And I said, “Mom, they didn't show up because it's not safe. You shouldn't be cruising for bridge partners. You shouldn't be sitting at a small table passing cards.” She sniffed, unconvinced, didn't like that. But that bridge cancelled, and ladies lunch bunch canceled and St. Mary's book club canceled. And then, St. Mary's, the mass went online, and she couldn't figure out Zoom. No matter how much time I spent with on the telephone, she couldn't figure out Zoom. She was alone, and lonely and depressed.
All these canceled activities were more than just a dreaded change in routine. They were doors closing to the world beyond herself, and to the neurons that would have been firing when she was counting bridge tricks or discussing Oprah's book pick. I began to see the lights in her beautiful brain going out one by one.
One time, I called her and I stopped her just in the nick of time from sending her money to an internet scammer. Another time, I called her and the phone rang. It just rang and rang, but where could she possibly be? She couldn't leave her house. Well, she'd gotten locked out. And I said, “Mom, what did you do?” And she said, “Well, I just walked up and down the street, knocking on doors till someone's called me a locksmith.” It was eight degrees in Chicago that day.
So, one day, well, every day, my husband and I kept having that same conversation, “What should we do about my mom?” And the phone rang, and it was my mother of the stiff upper lip, my mother who had never admitted to having a problem of any kind. And she said, “Beth Ann, you need to come home. I think I'm falling apart.”
So, the next day, I flew home to O'Hare, and I got a car service to my mom's house. When she opened the door, somehow, I was still surprised to find her so changed. I took her in my arms. She was small. She felt small. Her little talbot sweater set was stained, and the house was messy and she said, “What time is it, Beth Ann?” And I said, “Oh, mom, it's just past 06:00.” And she said, “Past 06:00? Well, then it's past time for dinner.”
She led me into the kitchen and opened the refrigerator door. This wave of odor hit me, and I could see all these little rotting nuggets of food. And I said, “Mom, it's okay. You don't have to feed me. I'll borrow your car. I'll go get us some food.

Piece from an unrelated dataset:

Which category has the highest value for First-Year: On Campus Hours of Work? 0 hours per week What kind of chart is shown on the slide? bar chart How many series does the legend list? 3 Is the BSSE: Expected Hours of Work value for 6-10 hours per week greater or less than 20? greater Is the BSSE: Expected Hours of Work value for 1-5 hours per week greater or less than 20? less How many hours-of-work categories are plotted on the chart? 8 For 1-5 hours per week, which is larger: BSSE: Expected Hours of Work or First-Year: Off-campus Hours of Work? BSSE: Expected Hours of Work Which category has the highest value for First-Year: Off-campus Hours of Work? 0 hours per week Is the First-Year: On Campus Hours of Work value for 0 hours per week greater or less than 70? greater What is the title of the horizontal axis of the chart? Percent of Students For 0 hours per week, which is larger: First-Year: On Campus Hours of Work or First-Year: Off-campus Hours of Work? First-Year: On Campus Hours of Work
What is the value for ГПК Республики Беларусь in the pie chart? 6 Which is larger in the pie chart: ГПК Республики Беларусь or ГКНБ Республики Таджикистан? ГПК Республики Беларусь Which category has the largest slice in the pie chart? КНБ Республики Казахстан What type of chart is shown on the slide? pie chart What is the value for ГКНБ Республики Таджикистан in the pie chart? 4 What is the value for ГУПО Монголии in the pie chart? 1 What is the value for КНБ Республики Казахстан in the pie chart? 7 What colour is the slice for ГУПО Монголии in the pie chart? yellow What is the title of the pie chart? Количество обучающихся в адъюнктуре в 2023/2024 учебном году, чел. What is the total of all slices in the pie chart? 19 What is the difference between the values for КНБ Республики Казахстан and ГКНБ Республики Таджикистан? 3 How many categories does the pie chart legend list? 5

You just stay here. Just rest.”
She was following me out to the garage. She was protesting, but I just kept going. I pushed open the door to the garage. That's when I found that her car was smashed up like a tin can. She had gotten in an accident and had hidden it from me. I turned to her over my shoulder, and she was cringing like the teenager I had been getting busted for coming in past curfew. I had heard of that moment when the parent becomes the child. And right then, it seemed like the transference was complete and her life did change very quickly after that.

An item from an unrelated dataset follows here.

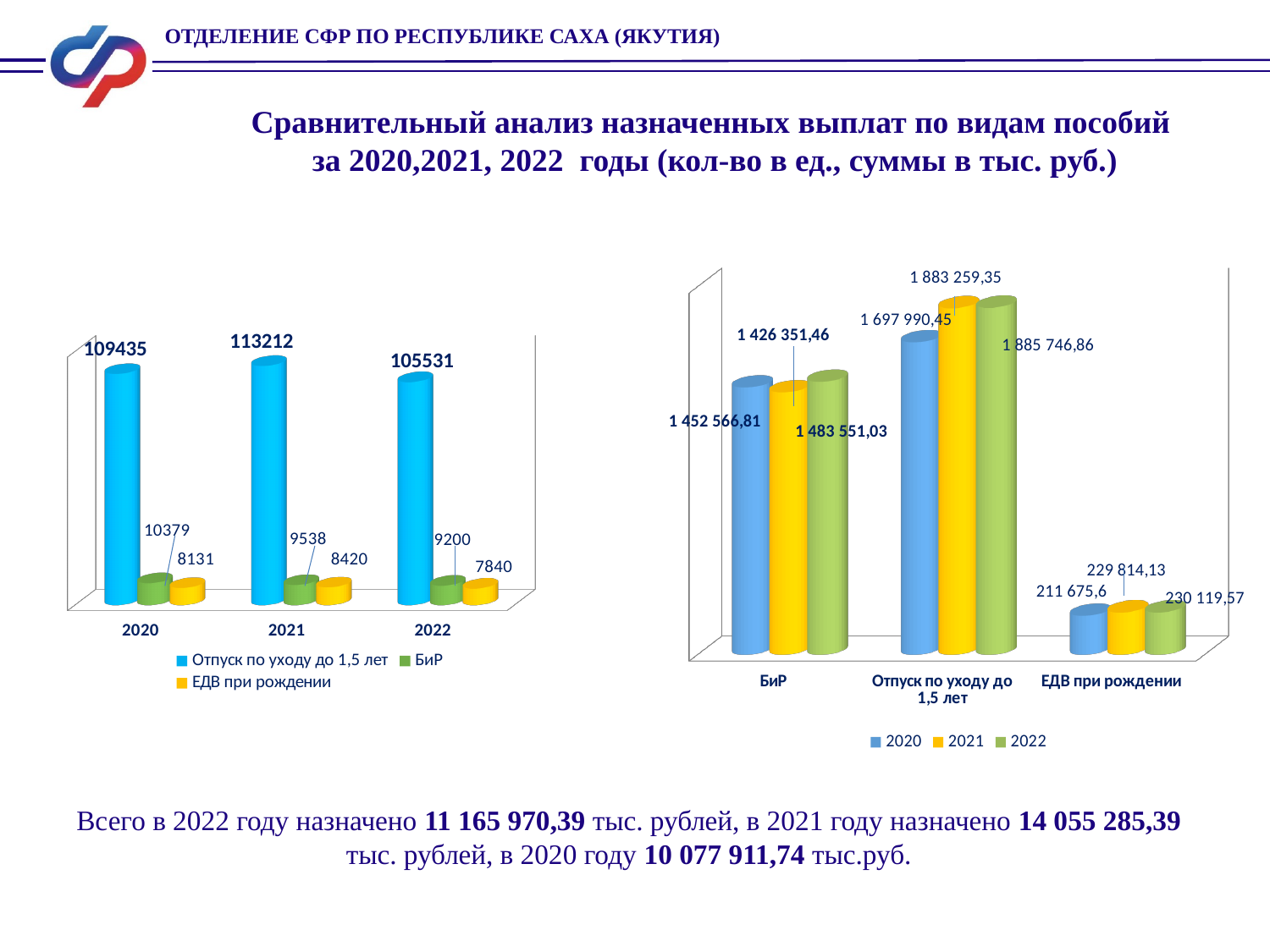
In the left chart, what is the value for БиР in 2020? 10379 What kind of chart is the right chart? bar chart In the left chart, which year has the lowest value for ЕДВ при рождении? 2022 In the right chart, what is the value for ЕДВ при рождении in 2020? 211 675,6 In the left chart, how many series does the legend list? 3 In the right chart, which category has the lowest values across all years? ЕДВ при рождении In the right chart, is the 2021 value for БиР larger or smaller than the 2022 value for БиР? smaller In the right chart, what is the value for Отпуск по уходу до 1,5 лет in 2022? 1 885 746,86 In the left chart, what is the value for ЕДВ при рождении in 2022? 7840 In the left chart, which year has the highest value for Отпуск по уходу до 1,5 лет? 2021 In the left chart, what is the difference between the Отпуск по уходу до 1,5 лет values for 2021 and 2022? 7681 In the left chart, what is the value for Отпуск по уходу до 1,5 лет in 2021? 113212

I got a hold of her doctor, who said he'd been trying to get ahold of me, but she had been telling him I was too busy. And he agreed she shouldn't live alone. So, that next day, I had her car towed away for parts and a for sale sign stabbed in the lawn of that big Victorian house. My husband and I moved her to an assisted living, not a mile from our house. What I think about now, what I wonder at, “Is why I didn't step in sooner? Why I had to let my mom get in an accident before I took the keys away?” I think it can be so hard to shoulder aside the roles we inhabit in our childhood.

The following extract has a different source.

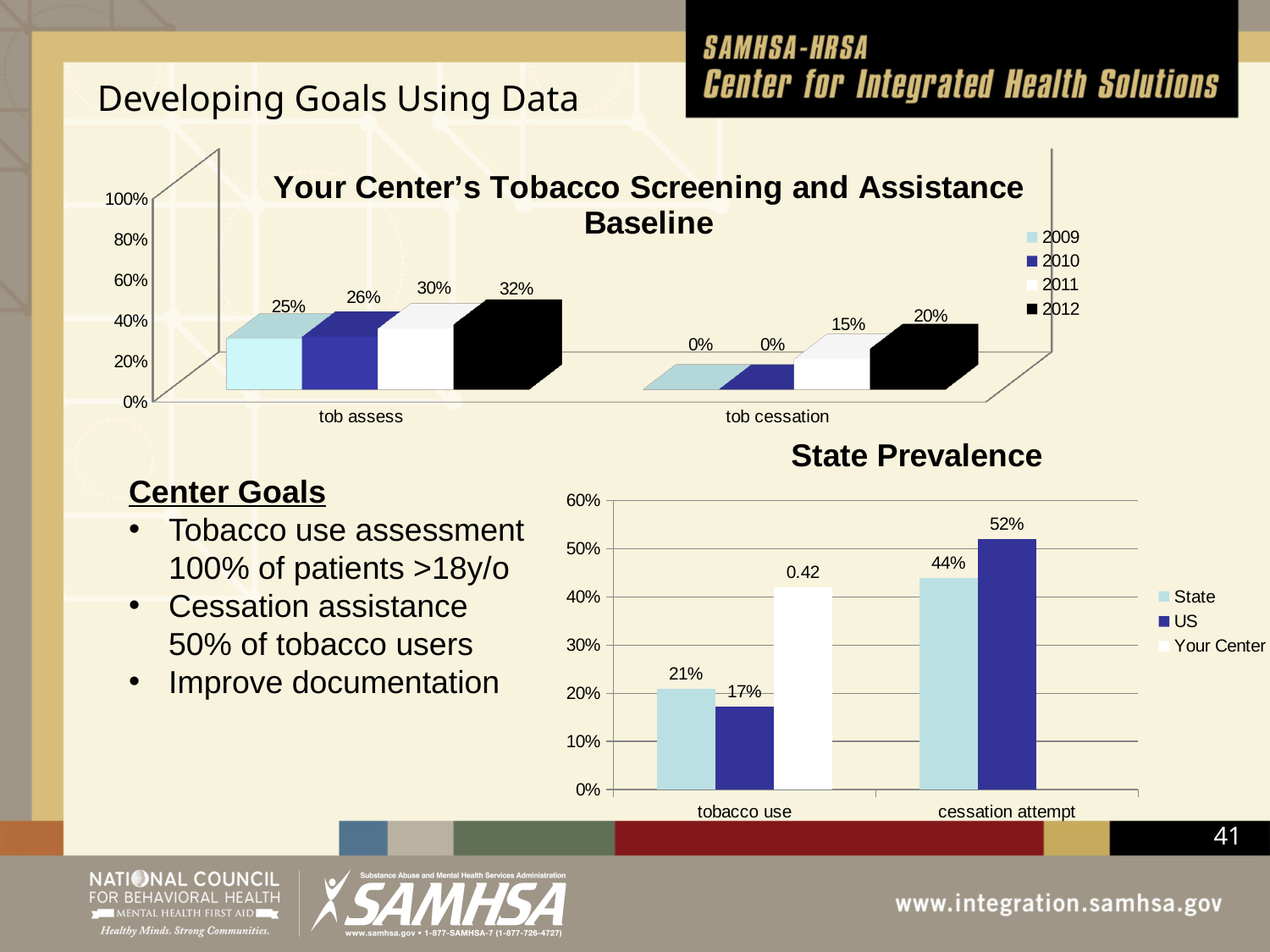
In the 'State Prevalence' chart, is the State value for tobacco use larger or smaller than the US value? larger In the 'Your Center's Tobacco Screening and Assistance Baseline' chart, what is the value for 2012 in the tob assess category? 32% In the 'Your Center's Tobacco Screening and Assistance Baseline' chart, do the tob cessation values rise or fall from 2009 to 2012? rise In the 'State Prevalence' chart, what is the difference between the US and State values for cessation attempt? 8% In the 'Your Center's Tobacco Screening and Assistance Baseline' chart, how many series does the legend list? 4 In the 'Your Center's Tobacco Screening and Assistance Baseline' chart, what is the value for 2011 in the tob cessation category? 15% In the 'State Prevalence' chart, what is the value for Your Center in the tobacco use category? 0.42 In the 'State Prevalence' chart, which series has the highest value for cessation attempt? US In the 'Your Center's Tobacco Screening and Assistance Baseline' chart, what is the difference between the 2012 and 2009 values for tob assess? 7% In the 'State Prevalence' chart, what is the value for US in the tobacco use category? 17% What kind of chart is the 'State Prevalence' chart? bar chart In the 'Your Center's Tobacco Screening and Assistance Baseline' chart, which year has the lowest value for tob assess? 2009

That voice I was so proud of developing, that precious voice I had nurtured, was nowhere to be found when I needed it. I'd always faulted my mom for her inability to change. But really, at that moment, it was me who was unable to change, because I didn't take action and protect her. And I failed her.
Well, she likes the assisted living. It's a very structured schedule. She likes when I visit her, and read her poetry and hold her hand. She likes to come to our house for lunch and dinner. She seems to tolerate the noise and chaos better than she used to, maybe because her vision and hearing aren't as good as they used to be. [audience laughter]
Or, maybe she's changed a bit. Maybe I have too, because I've noticed when she comes, I always try to serve her lunch at noon or dinner at 06:00, because it makes her happy and because that is the proper time to eat after all. Thank you.